**AIM OF THE EXERCISE**:
Leaving the images aside, transcribe all the data below exactly.

**Source texts of formatted documents**:
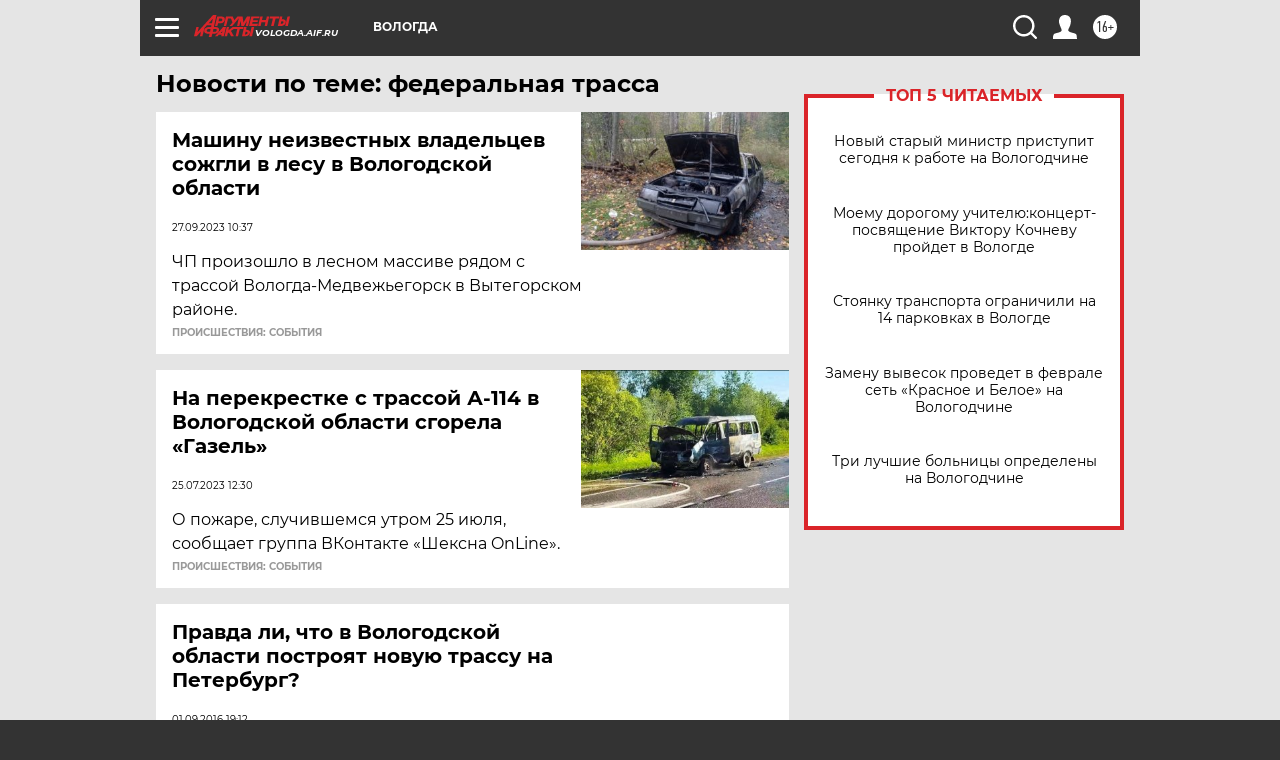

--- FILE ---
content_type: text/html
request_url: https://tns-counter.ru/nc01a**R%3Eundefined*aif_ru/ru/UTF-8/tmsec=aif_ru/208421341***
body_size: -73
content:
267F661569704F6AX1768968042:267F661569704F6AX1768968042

**SOLUTION TO THE PROBLEM**:
--- FILE ---
content_type: text/html
request_url: https://tns-counter.ru/nc01a**R%3Eundefined*aif_ru/ru/UTF-8/tmsec=aif_ru/208421341***
body_size: -73
content:
267F661569704F6AX1768968042:267F661569704F6AX1768968042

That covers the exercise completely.